* [ASSIGNMENT]: Return the text of every entry below unchanged, and leave the pictures out of your answer.

* [DATA SHOWN]:

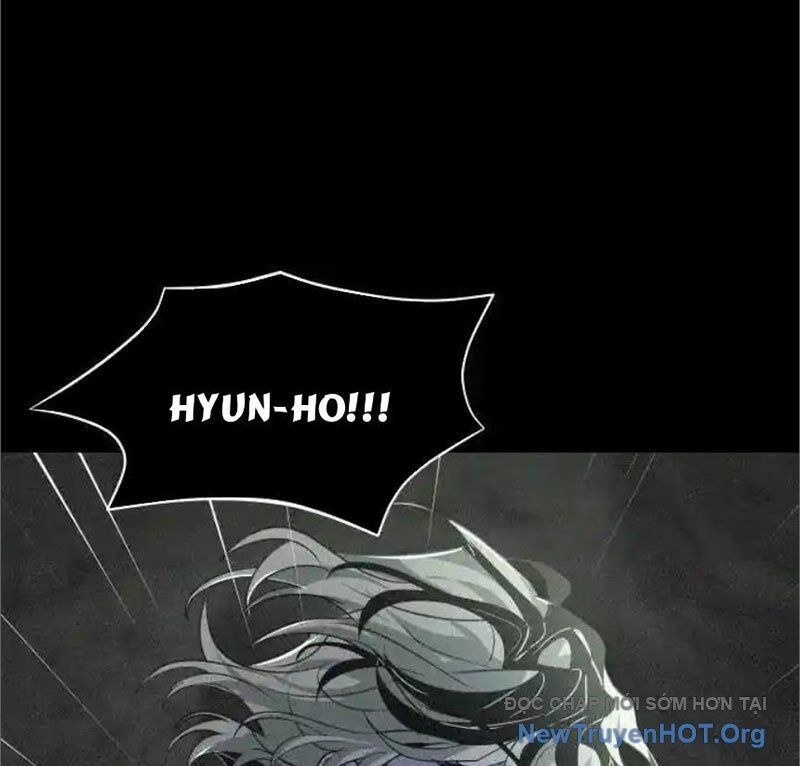 Cuốn Sổ Sinh Tử: Chapter 10
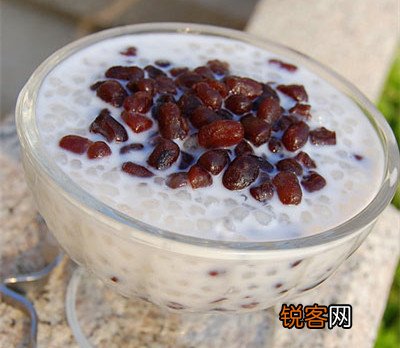 最伤身的五种早餐
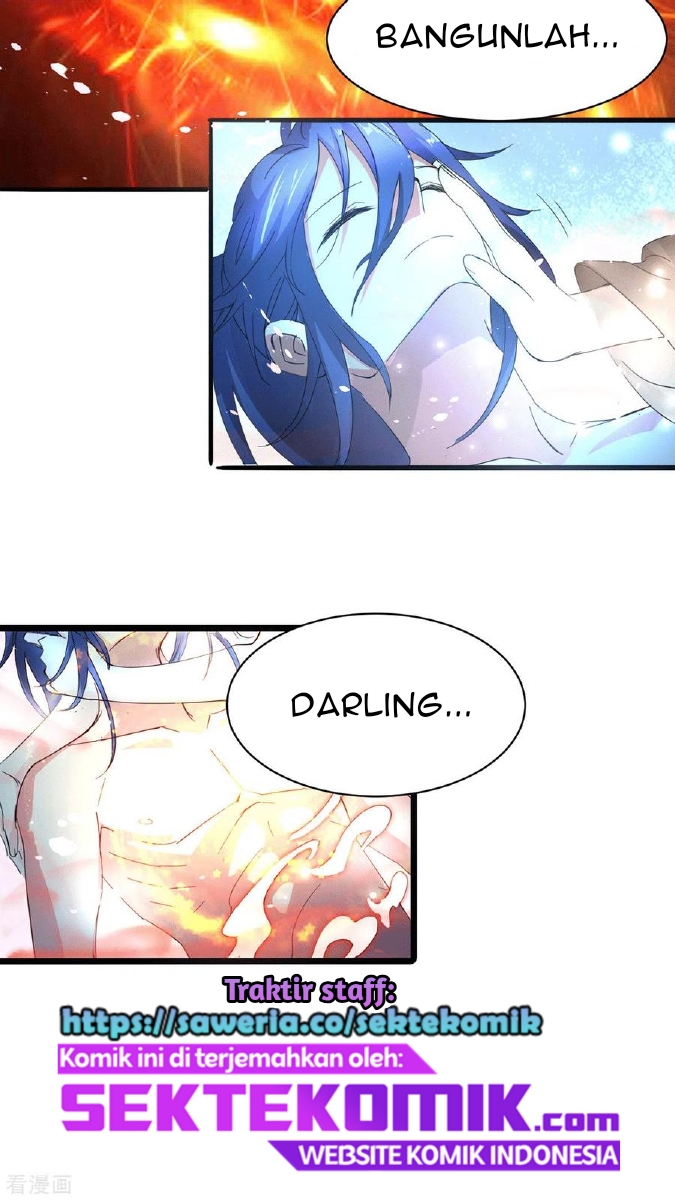 Son in Law Does Cheap Cultivation Chapter 79 Gambar 4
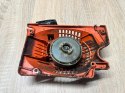 PROFESSIONAL PRS 6500 SZARPAK STARTER OBUDOWA
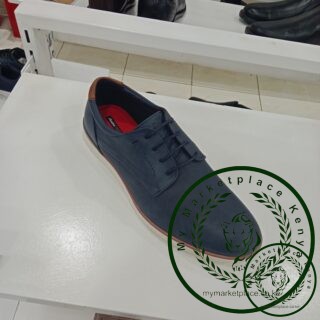 Bata Red Label 9221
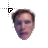 Jerma985 Cursors preview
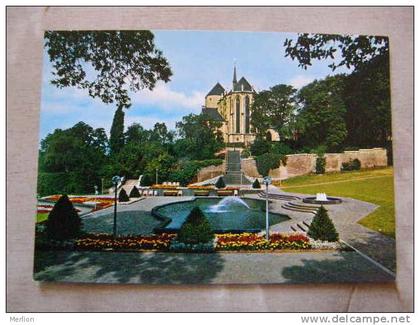 Mönchengladbach   D75392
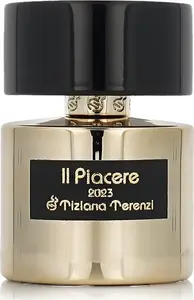 Tiziana Terenzi Il Piacere Unisex Eau de Parfum 100 ml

* [REPLY]:
 Cuốn Sổ Sinh Tử: Chapter 10
 最伤身的五种早餐
 Son in Law Does Cheap Cultivation Chapter 79 Gambar 4
 PROFESSIONAL PRS 6500 SZARPAK STARTER OBUDOWA
 Bata Red Label 9221
 Jerma985 Cursors preview
 Mönchengladbach   D75392
 Tiziana Terenzi Il Piacere Unisex Eau de Parfum 100 ml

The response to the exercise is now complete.